Global securities regulators have published a set of policy recommendations for money market funds, which aim to prevent runs on the funds, and systemic risk.
The International Organization of Securities Commissions (IOSCO) published a final report Tuesday, which sets outs its recommendations for common global standards for the regulation and management of money market funds (MMFs). The global group of regulators notes that publication of the report was opposed by a majority of the commissioners of the U.S. Securities and Exchange Commission (SEC), which also shot down a round of reforms in the United States earlier this year, too; but that there is no other opposition to the report at its board meeting in Madrid in last week.
The report, which sets out 15 recommendations, notes that the global money market industry represents approximately US$ 4.7 trillion in assets under management, and accounts for about a fifth of all collective investment schemes worldwide. And, it says that while they didn’t cause the financial crisis, they showed a potential to spread, or even amplify, a crisis.
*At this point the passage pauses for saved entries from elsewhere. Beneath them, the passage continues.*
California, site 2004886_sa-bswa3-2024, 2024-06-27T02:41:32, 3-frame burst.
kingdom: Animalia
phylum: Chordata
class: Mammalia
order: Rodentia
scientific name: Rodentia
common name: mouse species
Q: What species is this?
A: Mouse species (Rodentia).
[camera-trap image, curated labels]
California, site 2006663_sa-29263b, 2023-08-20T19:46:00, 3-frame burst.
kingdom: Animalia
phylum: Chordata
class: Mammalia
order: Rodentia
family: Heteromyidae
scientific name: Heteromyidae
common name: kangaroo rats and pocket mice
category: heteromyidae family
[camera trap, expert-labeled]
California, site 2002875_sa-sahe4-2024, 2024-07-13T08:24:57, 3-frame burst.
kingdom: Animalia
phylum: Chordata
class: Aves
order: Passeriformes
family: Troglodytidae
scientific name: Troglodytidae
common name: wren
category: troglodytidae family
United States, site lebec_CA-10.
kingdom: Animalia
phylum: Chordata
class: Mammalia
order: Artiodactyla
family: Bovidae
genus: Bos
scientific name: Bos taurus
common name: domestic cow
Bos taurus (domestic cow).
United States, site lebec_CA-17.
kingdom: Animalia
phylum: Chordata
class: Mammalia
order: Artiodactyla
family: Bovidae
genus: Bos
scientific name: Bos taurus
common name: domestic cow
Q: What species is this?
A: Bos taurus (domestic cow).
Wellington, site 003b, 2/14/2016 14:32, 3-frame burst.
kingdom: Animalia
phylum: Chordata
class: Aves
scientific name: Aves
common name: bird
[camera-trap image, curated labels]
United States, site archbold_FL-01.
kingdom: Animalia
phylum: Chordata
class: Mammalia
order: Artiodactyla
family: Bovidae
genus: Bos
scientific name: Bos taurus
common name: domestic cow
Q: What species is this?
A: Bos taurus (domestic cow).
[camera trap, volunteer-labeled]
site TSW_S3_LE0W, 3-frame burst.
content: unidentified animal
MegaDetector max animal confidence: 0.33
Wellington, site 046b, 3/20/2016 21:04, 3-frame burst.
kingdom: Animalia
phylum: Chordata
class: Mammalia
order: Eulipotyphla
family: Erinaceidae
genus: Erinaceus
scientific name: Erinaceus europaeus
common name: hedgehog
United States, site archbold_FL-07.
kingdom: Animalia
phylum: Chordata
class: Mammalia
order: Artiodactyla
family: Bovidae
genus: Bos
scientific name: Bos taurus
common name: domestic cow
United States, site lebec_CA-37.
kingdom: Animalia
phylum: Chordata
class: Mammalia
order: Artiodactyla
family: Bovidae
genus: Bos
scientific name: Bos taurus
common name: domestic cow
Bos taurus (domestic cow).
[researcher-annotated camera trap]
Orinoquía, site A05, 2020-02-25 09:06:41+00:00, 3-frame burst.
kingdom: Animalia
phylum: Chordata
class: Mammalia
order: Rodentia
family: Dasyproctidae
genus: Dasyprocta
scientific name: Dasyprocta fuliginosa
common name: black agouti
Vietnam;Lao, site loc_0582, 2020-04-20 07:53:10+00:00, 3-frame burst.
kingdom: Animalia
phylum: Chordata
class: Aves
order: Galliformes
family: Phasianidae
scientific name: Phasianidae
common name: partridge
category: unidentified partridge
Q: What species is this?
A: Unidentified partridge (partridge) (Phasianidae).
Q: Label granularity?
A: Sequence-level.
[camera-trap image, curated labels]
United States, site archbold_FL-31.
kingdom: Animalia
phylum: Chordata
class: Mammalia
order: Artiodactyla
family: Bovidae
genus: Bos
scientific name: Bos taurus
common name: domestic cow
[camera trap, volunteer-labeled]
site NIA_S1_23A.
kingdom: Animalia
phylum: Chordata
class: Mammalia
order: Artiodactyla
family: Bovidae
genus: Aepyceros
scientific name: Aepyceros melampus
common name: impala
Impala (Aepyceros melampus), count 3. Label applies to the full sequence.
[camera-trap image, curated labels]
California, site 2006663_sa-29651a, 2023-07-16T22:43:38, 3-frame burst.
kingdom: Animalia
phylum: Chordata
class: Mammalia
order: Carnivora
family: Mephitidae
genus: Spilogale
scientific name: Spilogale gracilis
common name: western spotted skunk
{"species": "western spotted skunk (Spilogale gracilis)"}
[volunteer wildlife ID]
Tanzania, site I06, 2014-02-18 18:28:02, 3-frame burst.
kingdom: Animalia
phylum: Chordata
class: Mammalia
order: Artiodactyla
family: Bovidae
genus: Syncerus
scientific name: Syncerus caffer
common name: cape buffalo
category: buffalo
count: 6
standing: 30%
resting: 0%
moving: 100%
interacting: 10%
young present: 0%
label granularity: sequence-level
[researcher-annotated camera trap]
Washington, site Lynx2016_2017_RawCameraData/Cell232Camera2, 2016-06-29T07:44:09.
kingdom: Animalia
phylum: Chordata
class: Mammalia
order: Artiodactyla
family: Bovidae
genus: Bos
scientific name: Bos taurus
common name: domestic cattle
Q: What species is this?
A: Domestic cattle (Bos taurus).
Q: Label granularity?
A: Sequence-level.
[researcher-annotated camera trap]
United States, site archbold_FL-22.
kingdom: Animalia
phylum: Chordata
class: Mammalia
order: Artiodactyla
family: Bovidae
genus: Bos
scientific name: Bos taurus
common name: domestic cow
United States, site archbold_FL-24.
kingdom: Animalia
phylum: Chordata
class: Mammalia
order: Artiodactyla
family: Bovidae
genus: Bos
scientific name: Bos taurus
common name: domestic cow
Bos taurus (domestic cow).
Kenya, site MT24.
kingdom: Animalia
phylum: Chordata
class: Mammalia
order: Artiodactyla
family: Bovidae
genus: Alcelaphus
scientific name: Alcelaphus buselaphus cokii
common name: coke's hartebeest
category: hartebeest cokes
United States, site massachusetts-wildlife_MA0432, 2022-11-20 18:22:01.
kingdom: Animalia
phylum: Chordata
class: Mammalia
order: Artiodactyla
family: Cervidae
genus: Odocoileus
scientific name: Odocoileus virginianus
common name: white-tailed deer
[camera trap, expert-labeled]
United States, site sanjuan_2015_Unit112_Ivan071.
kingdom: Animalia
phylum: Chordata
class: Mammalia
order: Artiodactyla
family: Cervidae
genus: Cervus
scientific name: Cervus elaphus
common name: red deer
Various reforms to money market regulation and operations have been adopted since the crisis, but IOSCO notes that these mainly focused on the asset side of funds. This latest set of recommendations address vulnerabilities arising from the liability side, as well as the crucial issue of valuation and the display of a constant net asset value, it says. In particular, IOSCO says its recommendations “seek to address the vulnerabilities around the risk of run and first mover advantage which could have broader consequences for the financial system.”
The recommendations include that: money market funds should comply with fair value principles when valuing their portfolios; that valuation practices should be reviewed by a third party; that they should adhere to liquidity minimums; conduct stress tests; and adopt tools to deal with exceptional market conditions and substantial redemptions pressures. It also recommends that funds’ disclosure should draw investors’ attention to the absence of a capital guarantee and the possibility of principal loss; along with the funds’ valuation practices and procedures for dealing with market stress.
IOSCO says that all the recommendations are important for the safety and robustness of the money market industry, however it allows that the implementation of some of the recommendations may need to be phased in, “to avoid disruptive impacts on the industry and the functioning of the financial system at large.”
It is also proposing to review the application of these recommendations within two years to assess whether they should be revised, complemented or strengthened. At that time, it will consider the impact of new banking regulations and the evolution in the structure of bank funding, potential regulatory reforms to the “shadow banking” system, the interest rate environment, along with changes in the industry and the potential development of competing products.
IOSCO says that its work on money market funds is an important part of the efforts by the G20 and Financial Stability Board (FSB) to strengthen the oversight and regulation of the shadow banking system.